Aquela porta entreaberta chamava para si a
curiosidade, mais pela busca de um bom
motivo para tudo ou nada, ou para constatar alguma coisa, virando as costas
depois e acelerando os processos que vem à cabeça enquanto o vazio dos dias são
preenchidos apenas por conjeturas e devaneios.
A porta da residência, localizada em rua
carente de vida humana nesta estação, me chamava em altos brados e assim me
aproximei abelhuda. Empurrei o caixilho pesado que rangendo abriu-se para um
ambiente muito bem decorado, com ares inóspitos e sinistros na arrumação como se por ali não existisse ar para respirar.
Igualmente as entradas de luz serpenteavam em claridade tão tênue dando a
impressão que fosse se dissipar ao menor sopro de vento.

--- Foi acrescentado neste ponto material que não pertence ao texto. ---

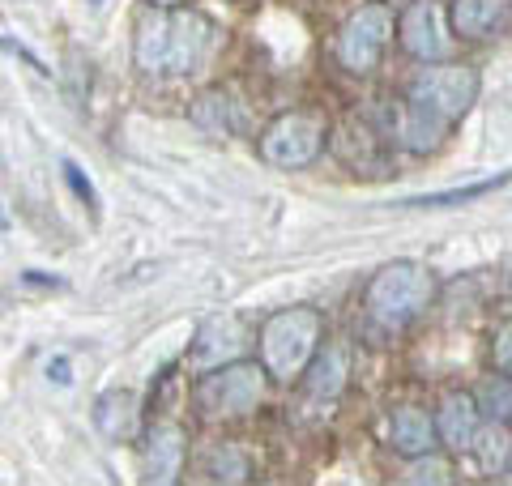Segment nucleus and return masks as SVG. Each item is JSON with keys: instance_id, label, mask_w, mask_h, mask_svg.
I'll return each instance as SVG.
<instances>
[{"instance_id": "1", "label": "nucleus", "mask_w": 512, "mask_h": 486, "mask_svg": "<svg viewBox=\"0 0 512 486\" xmlns=\"http://www.w3.org/2000/svg\"><path fill=\"white\" fill-rule=\"evenodd\" d=\"M478 90H483V73L474 64H423L406 99L389 103V137L410 154H436L448 128L470 116Z\"/></svg>"}, {"instance_id": "2", "label": "nucleus", "mask_w": 512, "mask_h": 486, "mask_svg": "<svg viewBox=\"0 0 512 486\" xmlns=\"http://www.w3.org/2000/svg\"><path fill=\"white\" fill-rule=\"evenodd\" d=\"M436 273L419 261H389L363 290V320L380 337H397L436 303Z\"/></svg>"}, {"instance_id": "3", "label": "nucleus", "mask_w": 512, "mask_h": 486, "mask_svg": "<svg viewBox=\"0 0 512 486\" xmlns=\"http://www.w3.org/2000/svg\"><path fill=\"white\" fill-rule=\"evenodd\" d=\"M320 346H325V316L316 307H282L256 333V359L265 363L269 380L286 388L303 380Z\"/></svg>"}, {"instance_id": "4", "label": "nucleus", "mask_w": 512, "mask_h": 486, "mask_svg": "<svg viewBox=\"0 0 512 486\" xmlns=\"http://www.w3.org/2000/svg\"><path fill=\"white\" fill-rule=\"evenodd\" d=\"M269 371L261 359H239L218 371H205L192 384V405L205 423H231V418H248L265 405L269 397Z\"/></svg>"}, {"instance_id": "5", "label": "nucleus", "mask_w": 512, "mask_h": 486, "mask_svg": "<svg viewBox=\"0 0 512 486\" xmlns=\"http://www.w3.org/2000/svg\"><path fill=\"white\" fill-rule=\"evenodd\" d=\"M325 145H329L325 111L291 107L265 124L261 141H256V154H261V162L274 171H303L325 154Z\"/></svg>"}, {"instance_id": "6", "label": "nucleus", "mask_w": 512, "mask_h": 486, "mask_svg": "<svg viewBox=\"0 0 512 486\" xmlns=\"http://www.w3.org/2000/svg\"><path fill=\"white\" fill-rule=\"evenodd\" d=\"M397 35V9L384 5V0H363V5L350 13L338 30V43H333V56L346 73L367 77L380 64L384 47Z\"/></svg>"}, {"instance_id": "7", "label": "nucleus", "mask_w": 512, "mask_h": 486, "mask_svg": "<svg viewBox=\"0 0 512 486\" xmlns=\"http://www.w3.org/2000/svg\"><path fill=\"white\" fill-rule=\"evenodd\" d=\"M453 18H448L444 0H410L397 13V43L402 52L414 56L419 64H440L453 52Z\"/></svg>"}, {"instance_id": "8", "label": "nucleus", "mask_w": 512, "mask_h": 486, "mask_svg": "<svg viewBox=\"0 0 512 486\" xmlns=\"http://www.w3.org/2000/svg\"><path fill=\"white\" fill-rule=\"evenodd\" d=\"M252 346V333L248 324L231 316V312H218V316H205L192 333V346L184 354V367L188 376H205V371H218L227 363H239Z\"/></svg>"}, {"instance_id": "9", "label": "nucleus", "mask_w": 512, "mask_h": 486, "mask_svg": "<svg viewBox=\"0 0 512 486\" xmlns=\"http://www.w3.org/2000/svg\"><path fill=\"white\" fill-rule=\"evenodd\" d=\"M350 384V346L346 342H325L312 367L299 380V410L303 414H329L342 401Z\"/></svg>"}, {"instance_id": "10", "label": "nucleus", "mask_w": 512, "mask_h": 486, "mask_svg": "<svg viewBox=\"0 0 512 486\" xmlns=\"http://www.w3.org/2000/svg\"><path fill=\"white\" fill-rule=\"evenodd\" d=\"M214 52V22L197 9H171V77L197 73Z\"/></svg>"}, {"instance_id": "11", "label": "nucleus", "mask_w": 512, "mask_h": 486, "mask_svg": "<svg viewBox=\"0 0 512 486\" xmlns=\"http://www.w3.org/2000/svg\"><path fill=\"white\" fill-rule=\"evenodd\" d=\"M384 444H389L397 457H427V452L440 448V431H436V410H423V405H393L389 423H384Z\"/></svg>"}, {"instance_id": "12", "label": "nucleus", "mask_w": 512, "mask_h": 486, "mask_svg": "<svg viewBox=\"0 0 512 486\" xmlns=\"http://www.w3.org/2000/svg\"><path fill=\"white\" fill-rule=\"evenodd\" d=\"M133 64L141 73H171V9L146 5L133 22Z\"/></svg>"}, {"instance_id": "13", "label": "nucleus", "mask_w": 512, "mask_h": 486, "mask_svg": "<svg viewBox=\"0 0 512 486\" xmlns=\"http://www.w3.org/2000/svg\"><path fill=\"white\" fill-rule=\"evenodd\" d=\"M483 410H478L474 393H444L436 405V431L444 452H470L478 431H483Z\"/></svg>"}, {"instance_id": "14", "label": "nucleus", "mask_w": 512, "mask_h": 486, "mask_svg": "<svg viewBox=\"0 0 512 486\" xmlns=\"http://www.w3.org/2000/svg\"><path fill=\"white\" fill-rule=\"evenodd\" d=\"M188 461V440L175 423H154L146 431V444H141V469H146V482H180Z\"/></svg>"}, {"instance_id": "15", "label": "nucleus", "mask_w": 512, "mask_h": 486, "mask_svg": "<svg viewBox=\"0 0 512 486\" xmlns=\"http://www.w3.org/2000/svg\"><path fill=\"white\" fill-rule=\"evenodd\" d=\"M448 18L457 39H495L512 26V0H453Z\"/></svg>"}, {"instance_id": "16", "label": "nucleus", "mask_w": 512, "mask_h": 486, "mask_svg": "<svg viewBox=\"0 0 512 486\" xmlns=\"http://www.w3.org/2000/svg\"><path fill=\"white\" fill-rule=\"evenodd\" d=\"M94 427H99L103 440L111 444H128L137 440L141 431V405L128 388H107V393L94 397Z\"/></svg>"}, {"instance_id": "17", "label": "nucleus", "mask_w": 512, "mask_h": 486, "mask_svg": "<svg viewBox=\"0 0 512 486\" xmlns=\"http://www.w3.org/2000/svg\"><path fill=\"white\" fill-rule=\"evenodd\" d=\"M504 184H512V167L500 171V175H487V180H474L466 188H444V192H423V197H406L397 201L402 209H448V205H470L478 197H491V192H500Z\"/></svg>"}, {"instance_id": "18", "label": "nucleus", "mask_w": 512, "mask_h": 486, "mask_svg": "<svg viewBox=\"0 0 512 486\" xmlns=\"http://www.w3.org/2000/svg\"><path fill=\"white\" fill-rule=\"evenodd\" d=\"M478 410H483L487 423H508L512 427V376L495 367V376H487L483 384L474 388Z\"/></svg>"}, {"instance_id": "19", "label": "nucleus", "mask_w": 512, "mask_h": 486, "mask_svg": "<svg viewBox=\"0 0 512 486\" xmlns=\"http://www.w3.org/2000/svg\"><path fill=\"white\" fill-rule=\"evenodd\" d=\"M201 474L210 482H248L252 478V461L235 444H214L201 457Z\"/></svg>"}, {"instance_id": "20", "label": "nucleus", "mask_w": 512, "mask_h": 486, "mask_svg": "<svg viewBox=\"0 0 512 486\" xmlns=\"http://www.w3.org/2000/svg\"><path fill=\"white\" fill-rule=\"evenodd\" d=\"M483 457V469H495V474H504L508 461H512V444H508V423H483V431H478L474 448Z\"/></svg>"}, {"instance_id": "21", "label": "nucleus", "mask_w": 512, "mask_h": 486, "mask_svg": "<svg viewBox=\"0 0 512 486\" xmlns=\"http://www.w3.org/2000/svg\"><path fill=\"white\" fill-rule=\"evenodd\" d=\"M192 120H197L205 133H231V94L205 90L201 99L192 103Z\"/></svg>"}, {"instance_id": "22", "label": "nucleus", "mask_w": 512, "mask_h": 486, "mask_svg": "<svg viewBox=\"0 0 512 486\" xmlns=\"http://www.w3.org/2000/svg\"><path fill=\"white\" fill-rule=\"evenodd\" d=\"M406 482H453V465H448L440 452H427V457H414L410 461Z\"/></svg>"}, {"instance_id": "23", "label": "nucleus", "mask_w": 512, "mask_h": 486, "mask_svg": "<svg viewBox=\"0 0 512 486\" xmlns=\"http://www.w3.org/2000/svg\"><path fill=\"white\" fill-rule=\"evenodd\" d=\"M60 171H64V184L73 188V197H77V201L90 205V209H99V192H94V184L82 175V167H77V162L64 158V162H60Z\"/></svg>"}, {"instance_id": "24", "label": "nucleus", "mask_w": 512, "mask_h": 486, "mask_svg": "<svg viewBox=\"0 0 512 486\" xmlns=\"http://www.w3.org/2000/svg\"><path fill=\"white\" fill-rule=\"evenodd\" d=\"M491 359H495V367L512 376V320H504L500 329H495V337H491Z\"/></svg>"}, {"instance_id": "25", "label": "nucleus", "mask_w": 512, "mask_h": 486, "mask_svg": "<svg viewBox=\"0 0 512 486\" xmlns=\"http://www.w3.org/2000/svg\"><path fill=\"white\" fill-rule=\"evenodd\" d=\"M47 376H52L56 384H69L73 376H69V359H52V363H47Z\"/></svg>"}, {"instance_id": "26", "label": "nucleus", "mask_w": 512, "mask_h": 486, "mask_svg": "<svg viewBox=\"0 0 512 486\" xmlns=\"http://www.w3.org/2000/svg\"><path fill=\"white\" fill-rule=\"evenodd\" d=\"M146 5H154V9H184L188 0H146Z\"/></svg>"}, {"instance_id": "27", "label": "nucleus", "mask_w": 512, "mask_h": 486, "mask_svg": "<svg viewBox=\"0 0 512 486\" xmlns=\"http://www.w3.org/2000/svg\"><path fill=\"white\" fill-rule=\"evenodd\" d=\"M384 5H393V9H406V5H410V0H384Z\"/></svg>"}, {"instance_id": "28", "label": "nucleus", "mask_w": 512, "mask_h": 486, "mask_svg": "<svg viewBox=\"0 0 512 486\" xmlns=\"http://www.w3.org/2000/svg\"><path fill=\"white\" fill-rule=\"evenodd\" d=\"M504 478H508V482H512V461H508V469H504Z\"/></svg>"}]
</instances>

Passando o olhar no amplo recinto fui
percebendo que havia um pó muito fino e brilhante lavrando todas as
reentrâncias da decoração, dos móveis, do caprichado ladrilho vermelho antigo, dos
tapetes, das flores artificiais, das cortinas translúcidas, dos objetos de
decoração praiana que mantinham agora um ar assustado e com colorido irreal,
como se fossem espectros de si e não uma cópia da natureza.

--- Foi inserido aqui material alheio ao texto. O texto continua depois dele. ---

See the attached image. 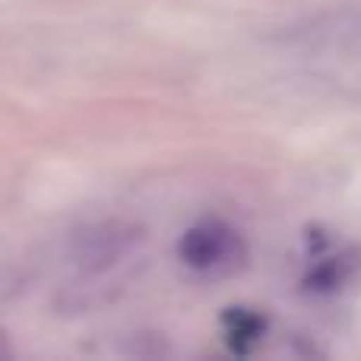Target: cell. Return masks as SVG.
Listing matches in <instances>:
<instances>
[{"label":"cell","mask_w":361,"mask_h":361,"mask_svg":"<svg viewBox=\"0 0 361 361\" xmlns=\"http://www.w3.org/2000/svg\"><path fill=\"white\" fill-rule=\"evenodd\" d=\"M314 54L326 63V80L361 89V13H336L314 32Z\"/></svg>","instance_id":"obj_1"},{"label":"cell","mask_w":361,"mask_h":361,"mask_svg":"<svg viewBox=\"0 0 361 361\" xmlns=\"http://www.w3.org/2000/svg\"><path fill=\"white\" fill-rule=\"evenodd\" d=\"M143 241V228L133 222H121V219H111V222H99L92 228L80 231L73 238V254L76 267L86 269V273H105V269L118 267L124 257H130L133 250Z\"/></svg>","instance_id":"obj_2"},{"label":"cell","mask_w":361,"mask_h":361,"mask_svg":"<svg viewBox=\"0 0 361 361\" xmlns=\"http://www.w3.org/2000/svg\"><path fill=\"white\" fill-rule=\"evenodd\" d=\"M178 254L187 267L200 269V273H219V269H231L241 263L244 244L228 225L203 222V225H193L180 238Z\"/></svg>","instance_id":"obj_3"}]
</instances>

O silêncio me acompanhava fiel e solícito
como sempre e, deste jeito, fui percebendo que no chão ainda havia rastros de chinelos
de praia rebordados pela fuligem dourada, demonstrando que havia se arrastado
por ali, ladeado por pegadas de criança e bichos de estimação complementando o
cortejo. Entrando em outros ambientes intuí que mesas e cadeiras, copos, pratos
talheres e outros artefatos estavam desarticulados dando-me a impressão de
certa sutileza na intenção.
Nos outros cômodos a mesma coisa, uma ponta
da colcha levemente dobrada para cima, um travesseiro esquecido no canto da
cama, uma camisola jogada no espaldar da
poltrona de vime, uma porta do roupeiro entreaberta, chinelas de verão embaixo
da cama. Em tudo ali naquele lugar sinalizava a expectativa de vida na casa
assim percebida pelos mil detalhes deixados no afastamento.